Can you reproduce verbatim the lines of the listing from the line containing "Examining this image, is" through the end of the listing, leaving the pictures out?

(Scene-based reasoning listing)
= = =

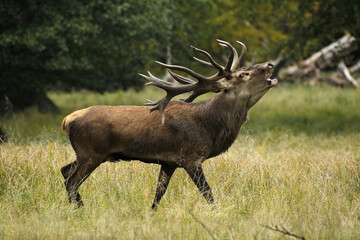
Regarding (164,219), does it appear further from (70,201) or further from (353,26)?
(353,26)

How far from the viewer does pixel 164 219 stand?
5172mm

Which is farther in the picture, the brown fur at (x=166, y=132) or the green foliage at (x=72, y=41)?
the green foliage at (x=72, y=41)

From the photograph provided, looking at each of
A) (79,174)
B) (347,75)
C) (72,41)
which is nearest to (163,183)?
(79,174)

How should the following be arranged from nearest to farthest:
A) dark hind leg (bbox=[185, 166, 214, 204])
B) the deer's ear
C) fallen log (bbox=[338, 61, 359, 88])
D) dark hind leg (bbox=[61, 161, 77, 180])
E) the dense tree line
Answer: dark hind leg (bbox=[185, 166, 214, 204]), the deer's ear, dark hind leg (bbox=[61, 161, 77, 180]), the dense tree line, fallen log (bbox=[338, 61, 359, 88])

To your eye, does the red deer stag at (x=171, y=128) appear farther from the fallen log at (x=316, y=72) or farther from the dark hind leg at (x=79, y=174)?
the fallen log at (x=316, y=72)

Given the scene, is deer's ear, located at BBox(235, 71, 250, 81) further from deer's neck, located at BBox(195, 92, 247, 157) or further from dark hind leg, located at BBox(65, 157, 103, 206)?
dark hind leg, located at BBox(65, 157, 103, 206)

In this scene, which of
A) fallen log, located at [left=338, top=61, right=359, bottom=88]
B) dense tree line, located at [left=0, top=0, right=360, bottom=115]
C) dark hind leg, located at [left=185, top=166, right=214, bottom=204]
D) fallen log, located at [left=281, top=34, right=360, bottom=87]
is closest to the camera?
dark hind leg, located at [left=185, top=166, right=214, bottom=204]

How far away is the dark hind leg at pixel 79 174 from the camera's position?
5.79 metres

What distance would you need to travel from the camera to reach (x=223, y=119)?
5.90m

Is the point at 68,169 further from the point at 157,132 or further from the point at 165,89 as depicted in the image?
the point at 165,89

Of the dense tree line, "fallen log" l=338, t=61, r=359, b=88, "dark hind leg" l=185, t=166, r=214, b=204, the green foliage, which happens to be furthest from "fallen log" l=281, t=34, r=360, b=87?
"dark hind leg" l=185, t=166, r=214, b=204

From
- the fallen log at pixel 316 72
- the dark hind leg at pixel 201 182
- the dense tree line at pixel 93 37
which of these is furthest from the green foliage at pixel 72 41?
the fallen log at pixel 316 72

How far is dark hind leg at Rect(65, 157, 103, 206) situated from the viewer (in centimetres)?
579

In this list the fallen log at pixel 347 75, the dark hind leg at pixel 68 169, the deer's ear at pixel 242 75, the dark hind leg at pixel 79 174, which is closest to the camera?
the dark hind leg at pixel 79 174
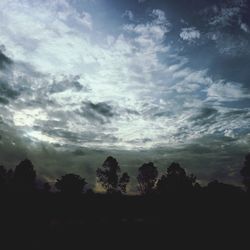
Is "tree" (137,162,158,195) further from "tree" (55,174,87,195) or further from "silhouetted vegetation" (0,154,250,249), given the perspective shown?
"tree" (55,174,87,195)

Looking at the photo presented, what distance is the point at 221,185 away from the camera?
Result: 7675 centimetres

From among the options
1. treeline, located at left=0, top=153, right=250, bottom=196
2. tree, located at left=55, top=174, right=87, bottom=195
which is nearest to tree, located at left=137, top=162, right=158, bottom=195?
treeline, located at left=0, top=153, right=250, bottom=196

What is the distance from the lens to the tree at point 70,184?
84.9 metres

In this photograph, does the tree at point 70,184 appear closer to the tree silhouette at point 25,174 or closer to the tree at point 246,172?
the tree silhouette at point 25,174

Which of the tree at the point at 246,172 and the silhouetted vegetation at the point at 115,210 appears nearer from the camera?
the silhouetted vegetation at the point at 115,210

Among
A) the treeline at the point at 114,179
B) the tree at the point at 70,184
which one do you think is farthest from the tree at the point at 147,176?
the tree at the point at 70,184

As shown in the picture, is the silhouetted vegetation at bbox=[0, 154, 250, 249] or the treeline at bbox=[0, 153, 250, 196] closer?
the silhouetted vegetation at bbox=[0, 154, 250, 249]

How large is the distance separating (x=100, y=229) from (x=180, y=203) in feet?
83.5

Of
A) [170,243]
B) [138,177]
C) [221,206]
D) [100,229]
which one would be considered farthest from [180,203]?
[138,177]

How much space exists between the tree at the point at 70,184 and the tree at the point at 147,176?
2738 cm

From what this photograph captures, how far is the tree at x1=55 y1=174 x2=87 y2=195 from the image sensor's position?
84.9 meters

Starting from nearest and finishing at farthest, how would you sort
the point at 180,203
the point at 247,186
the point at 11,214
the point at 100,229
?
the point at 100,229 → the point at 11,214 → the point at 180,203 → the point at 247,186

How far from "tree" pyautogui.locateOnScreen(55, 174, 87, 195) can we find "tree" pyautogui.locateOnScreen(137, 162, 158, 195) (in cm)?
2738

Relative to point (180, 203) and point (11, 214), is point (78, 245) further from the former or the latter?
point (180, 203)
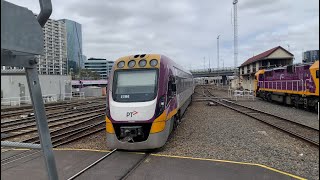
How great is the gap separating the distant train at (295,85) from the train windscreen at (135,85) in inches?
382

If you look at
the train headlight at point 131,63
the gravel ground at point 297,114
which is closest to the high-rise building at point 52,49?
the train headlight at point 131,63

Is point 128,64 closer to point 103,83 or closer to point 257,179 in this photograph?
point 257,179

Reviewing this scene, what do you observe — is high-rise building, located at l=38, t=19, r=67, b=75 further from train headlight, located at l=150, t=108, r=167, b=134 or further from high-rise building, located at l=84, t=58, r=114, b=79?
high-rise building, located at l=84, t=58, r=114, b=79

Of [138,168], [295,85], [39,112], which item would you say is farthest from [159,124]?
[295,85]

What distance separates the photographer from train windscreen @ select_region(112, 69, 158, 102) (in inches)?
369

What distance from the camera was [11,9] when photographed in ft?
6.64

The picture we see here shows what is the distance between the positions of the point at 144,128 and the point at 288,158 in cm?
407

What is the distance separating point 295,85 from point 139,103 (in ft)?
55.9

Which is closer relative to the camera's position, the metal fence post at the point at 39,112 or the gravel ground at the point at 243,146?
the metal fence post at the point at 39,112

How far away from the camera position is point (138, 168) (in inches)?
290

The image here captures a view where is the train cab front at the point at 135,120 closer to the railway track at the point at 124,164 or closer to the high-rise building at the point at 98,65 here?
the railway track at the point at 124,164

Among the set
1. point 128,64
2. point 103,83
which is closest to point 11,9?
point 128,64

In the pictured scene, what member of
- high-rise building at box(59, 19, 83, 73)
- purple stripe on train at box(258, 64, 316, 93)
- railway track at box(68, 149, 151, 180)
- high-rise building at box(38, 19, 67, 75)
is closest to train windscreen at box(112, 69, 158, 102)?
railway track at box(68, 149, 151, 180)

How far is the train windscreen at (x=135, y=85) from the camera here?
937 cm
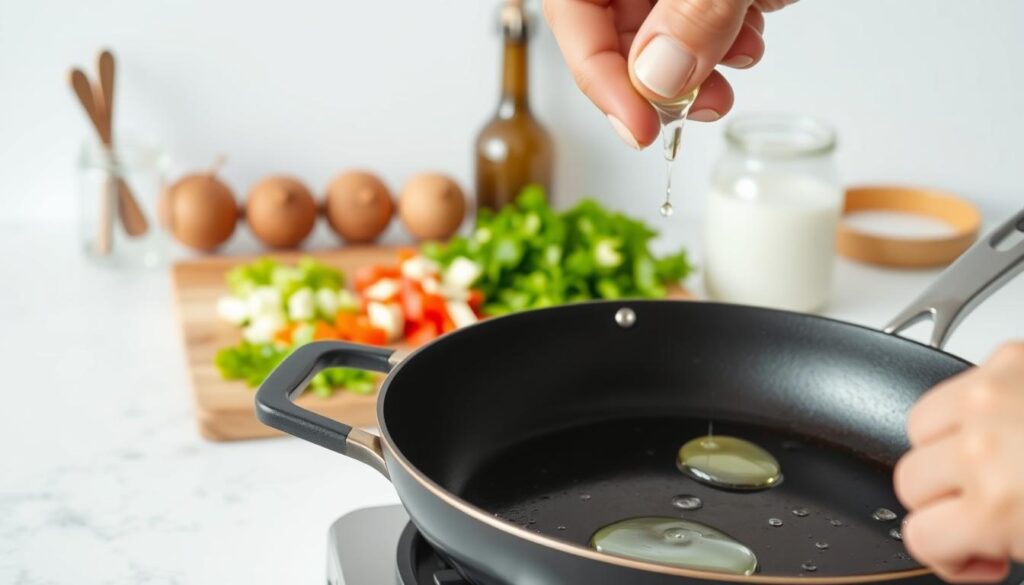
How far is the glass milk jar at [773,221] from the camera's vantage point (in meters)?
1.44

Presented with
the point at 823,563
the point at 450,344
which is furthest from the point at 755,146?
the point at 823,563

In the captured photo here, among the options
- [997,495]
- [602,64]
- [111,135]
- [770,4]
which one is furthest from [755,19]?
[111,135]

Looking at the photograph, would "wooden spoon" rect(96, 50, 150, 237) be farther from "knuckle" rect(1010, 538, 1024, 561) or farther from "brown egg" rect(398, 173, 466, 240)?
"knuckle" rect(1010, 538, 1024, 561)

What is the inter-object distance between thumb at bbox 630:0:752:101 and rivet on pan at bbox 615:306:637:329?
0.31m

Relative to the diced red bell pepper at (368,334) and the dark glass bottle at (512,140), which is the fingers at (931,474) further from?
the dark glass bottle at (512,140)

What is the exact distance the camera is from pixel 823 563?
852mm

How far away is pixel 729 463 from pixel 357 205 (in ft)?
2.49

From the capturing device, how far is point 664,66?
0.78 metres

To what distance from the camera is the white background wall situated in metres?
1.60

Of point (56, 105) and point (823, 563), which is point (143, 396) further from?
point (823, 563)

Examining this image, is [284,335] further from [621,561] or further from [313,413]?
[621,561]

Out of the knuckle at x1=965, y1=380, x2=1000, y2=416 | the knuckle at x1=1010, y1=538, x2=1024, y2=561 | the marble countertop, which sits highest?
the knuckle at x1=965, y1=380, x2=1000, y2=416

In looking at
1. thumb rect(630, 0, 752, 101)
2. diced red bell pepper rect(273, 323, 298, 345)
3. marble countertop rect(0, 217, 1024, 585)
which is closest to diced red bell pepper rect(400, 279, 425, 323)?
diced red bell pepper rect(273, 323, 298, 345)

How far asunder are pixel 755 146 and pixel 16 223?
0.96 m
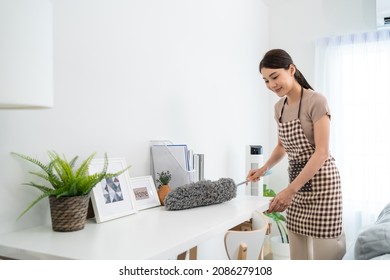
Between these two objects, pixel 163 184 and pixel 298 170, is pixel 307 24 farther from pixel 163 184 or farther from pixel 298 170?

= = =

*Output for this exercise*
Examining this image, is [284,335] further from [621,561] or further from [313,413]?
[621,561]

Out of the knuckle at x1=965, y1=380, x2=1000, y2=416 | the knuckle at x1=1010, y1=538, x2=1024, y2=561 | the marble countertop, which sits highest?
the knuckle at x1=965, y1=380, x2=1000, y2=416

In looking at
1. thumb rect(630, 0, 752, 101)
2. diced red bell pepper rect(273, 323, 298, 345)
3. marble countertop rect(0, 217, 1024, 585)
which is closest to diced red bell pepper rect(400, 279, 425, 323)?
diced red bell pepper rect(273, 323, 298, 345)

How far asunder are pixel 755 146 and pixel 16 223?
0.96 m
Between these two objects, pixel 163 184 and pixel 298 170, is pixel 307 24 farther from pixel 163 184 or farther from pixel 298 170?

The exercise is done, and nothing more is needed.